The SETI League, Inc., a membership-supported, non-profit {501(c)(3)}, educational and scientific organization Searching for Extra-Terrestrial Intelligence

Ask Dr. SETI ®

Chapter 6: Technology


Dicke Switches

Dear Dr. SETI:
Do you have any information about Dicke-switching? We have been suggested to use such a switching with the object of eliminating noise generated by the system itself, but we are not sure how this would work.

EN, Norway

The Doctor Responds:
The Dicke Switch (named for its late inventor, the noted astrophysicist Robert Dicke of Princeton University) is much used in total-power radio telescopes, not so much to eliminate noise, as to eliminate the effects of receiver gain fluctuations during a measurement.
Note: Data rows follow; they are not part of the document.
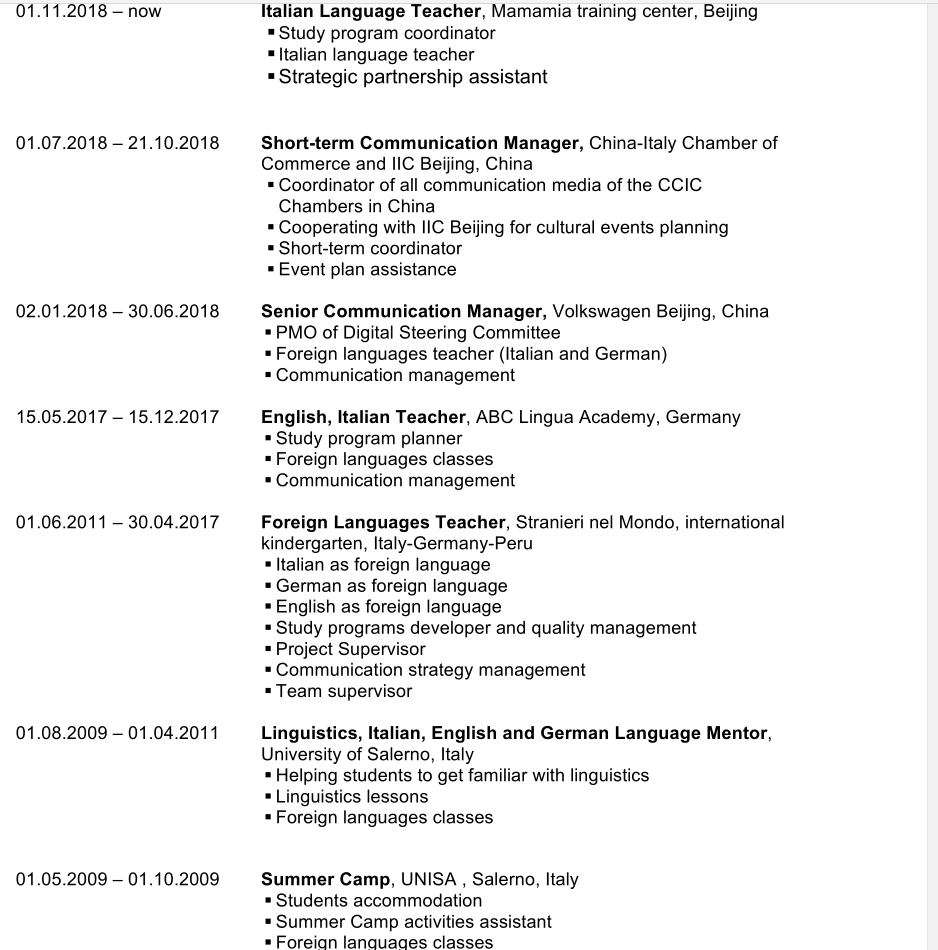 01.11.2018 – now

Italian Language Teacher, Mamamia training center, Beijing
▪ Study program coordinator
▪ Italian language teacher
▪ Strategic partnership assistant

01.07.2018 – 21.10.2018

Short-term Communication Manager, China-Italy Chamber of Commerce and IIC Beijing, China
▪ Coordinator of all communication media of the CCIC Chambers in China
▪ Cooperating with IIC Beijing for cultural events planning
▪ Short-term coordinator
▪ Event plan assistance

02.01.2018 – 30.06.2018

Senior Communication Manager, Volkswagen Beijing, China
▪ PMO of Digital Steering Committee
▪ Foreign languages teacher (Italian and German)
▪ Communication management

15.05.2017 – 15.12.2017

English, Italian Teacher, ABC Lingua Academy, Germany
▪ Study program planner
▪ Foreign languages classes
▪ Communication management

01.06.2011 – 30.04.2017

Foreign Languages Teacher, Stranieri nel Mondo, international kindergarten, Italy-Germany-Peru
▪ Italian as foreign language
▪ German as foreign language
▪ English as foreign language
▪ Study programs developer and quality management
▪ Project Supervisor
▪ Communication strategy management
▪ Team supervisor

01.08.2009 – 01.04.2011

Linguistics, Italian, English and German Language Mentor, University of Salerno, Italy
▪ Helping students to get familiar with linguistics
▪ Linguistics lessons
▪ Foreign languages classes

01.05.2009 – 01.10.2009

Summer Camp, UNISA , Salerno, Italy
▪ Students accommodation
▪ Summer Camp activities assistant
▪ Foreign languages classes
The idea is that you repeatedly (and very rapidly) switch the input of the receiver between an antenna and a constant-temperature load resistor. You then look at the difference in receiver output amplitudes between the two conditions (it's rather similar to the technique used to measure receiver noise temperatures by switching between a "hot" and a "cold" load).

Dicke Switches are not much used in amateur SETI, mainly because we use other techniques (software Fast Fourier Transform analysis, for example) to differentiate between signals and noise. Nevertheless, they are quite popular in astrophysical observation. One of our suppliers of amateur SETI equipment, Radio Astronomy Supplies, provides a Dicke switch kit to use with their various radio telescope designs. You can find a link to them from our online Technical Manual.

Incidentally, Bob Dicke had quite a unique sense of humor. I once heard him deliver a lecture in which he mentioned (in passing) that the universe is 15 billion years old. Afterward, a grad student asked him how he knew that. Now Dicke could easily have given the traditional explanations, about Doppler shift of the radiation background from the Big Bang, measuring rates of expansion, calculation of the Hubble Constant, and so on. Instead, he said (with a straight face): "Our studies show that, from the beginning of time, it takes about 15 billion years for astrophysicists to evolve. I am an astrophysicist. I am here. Ergo, the universe is 15 billion years old."